Error in PARDISO ( numerical_factorization) error_num= -987

Error in PARDISO ( numerical_factorization) error_num= -987

Hello,

I try to solve a sparse system with pardiso, using the evaluation version of the Beta of the MKL
on Windows 7, 64.

As I have to enable out-of-core if necessary I initialize the parameters as follows:

m_piparm[0] = 1; // No solver default
m_piparm[1] = 2;
m_piparm[9] = 0;
m_piparm[17] = -1;
m_piparm[20] = 1;
m_piparm[26] = 1;
m_piparm[59] = 1; // out off core if necessary

Here is the trace of the pardiso run. Any help is appreciated, and if necessary
I could dump the sparse symmetric matrix in a file and make it available.

Best regards,

Andreas Fabri

=== PARDISO is running in Out-Of-Core mode, because iparam(60)=1 and there is no
t enough RAM for In-Core ===

================ PARDISO: solving a symm. posit. def. system ================

Summary PARDISO: ( reorder to reorder )
================

Times:
======
Time fulladj: 1.618750 s
Time reorder: 48.901887 s
Time symbfct: 6.202610 s
Time malloc : 1.084790 s
Time total : 85.589953 s total - sum: 27.781916 s

Statistics:
===========
< Parallel Direct Factorization with #processors: > 1
< Numerical Factorization with Level-3 BLAS performance >

< Linear system Ax = b>
#equations: 2797565
#non-zeros in A: 23286826
non-zeros in A (): 0.000298

#right-hand sides: 1

< Factors L and U >
#columns for each panel: 128
#independent subgraphs: 0
< Preprocessing with state of the art partitioning metis>
#supernodes: 1300322
size of largest supernode: 3421
number of nonzeros in L 604905508
number of nonzeros in U 1
number of nonzeros in L+U 604905509
Percentage of computed non-zeros for LL^T factorization
0 %
1 %
.
.
44 %
Fseek failed
*** Error in PARDISO ( numerical_factorization) error_num= -987
PARDISO Internationalization error! Message -987 is unknown

================ PARDISO: solving a symm. posit. def. system ================

Summary PARDISO: ( factorize to factorize )
================

Times:
======
Time A to LU: 0.000000 s
Factorization: Time for writing to files : 0.000000
Factorization: Time for reading from files : 0.000000
Time numfct : 0.000000 s
Time malloc : 0.053992 s
Time total : 105.836084 s total - sum: 105.782091 s

Statistics:
===========
< Parallel Direct Factorization with #processors: > 1
< Numerical Factorization with Level-3 BLAS performance >

< Linear system Ax = b>
#equations: 2797565
#non-zeros in A: 23286826
non-zeros in A (): 0.000298

#right-hand sides: 1

< Factors L and U >
#columns for each panel: 128
#independent subgraphs: 0
< Preprocessing with state of the art partitioning metis>
#supernodes: 1300322
size of largest supernode: 3421
number of nonzeros in L 604905508
number of nonzeros in U 1
number of nonzeros in L+U 604905509
gflop for the numerical factorization: 886.436031

The error code is : -4

25 posts / 0 new
Last post
For more complete information about compiler optimizations, see our Optimization Notice.

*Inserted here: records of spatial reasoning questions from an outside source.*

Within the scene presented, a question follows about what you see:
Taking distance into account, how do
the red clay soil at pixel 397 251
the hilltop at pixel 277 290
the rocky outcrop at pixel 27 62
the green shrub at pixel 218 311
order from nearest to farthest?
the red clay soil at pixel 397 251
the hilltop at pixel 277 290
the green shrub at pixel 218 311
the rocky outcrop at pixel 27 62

This is just a guess -- I have no experience with huge matrices--:

An out-of-core solver needs to write and read large temporary files, so the 'fseek error' suggests that you look at the possibility that the program ran out of disk space while processing the temporary files.

Hi,
This problem could occur when during LL^T decomposition zero or negative diagonalelement appeared. Try to change mtype =2 on mtype = -2, probably it could resolve the problem.With best regards,Alexander Kalinkin

Switching to mtype=-2 did not help. Here is the output.
As you are from Intel. the error_num -987 should help
you to help me, shouldn't it?

best regards,

andreas

The file .\pardiso_ooc.cfg was not opened

=== PARDISO is running in Out-Of-Core mode, because iparam(60)=1 and there is no
t enough RAM for In-Core ===

================ PARDISO: solving a symmetric indef. system ================

Summary PARDISO: ( reorder to reorder )
================

Times:
======
Time fulladj: 1.662469 s
Time reorder: 49.211687 s
Time symbfct: 6.262312 s
Time malloc : 1.055497 s
Time total : 86.830331 s total - sum: 28.638366 s

Statistics:
===========
< Parallel Direct Factorization with #processors: > 1
< Numerical Factorization with Level-3 BLAS performance >

< Linear system Ax = b>
#equations: 2796570
#non-zeros in A: 23279108
non-zeros in A (): 0.000298

#right-hand sides: 1

< Factors L and U >
#columns for each panel: 128
#independent subgraphs: 0
< Preprocessing with state of the art partitioning metis>
#supernodes: 1300079
size of largest supernode: 3576
number of nonzeros in L 588215272
number of nonzeros in U 1
number of nonzeros in L+U 588215273
Percentage of computed non-zeros for LL^T factorization

Hi Andreas
The error=-987 is internal error that couldn't appeared in normal situation. Could you check your matrix by setting iparm(27) = 1 in Fortran (iparm[26] in C) and size of free memory on hard disk (you must have around 8Gb free space on HDD). If everything is correct could you send testcase (example with matrix that chrashed) to investigate problem?With best regards,Alexander Kalinkin

Andreas, how about free space availble on your system?nnz is ~ 588215272 will require ~ 5 Gb memory available--Gennady

Hello,

I have 83 GB available, so disk space should not be the problem.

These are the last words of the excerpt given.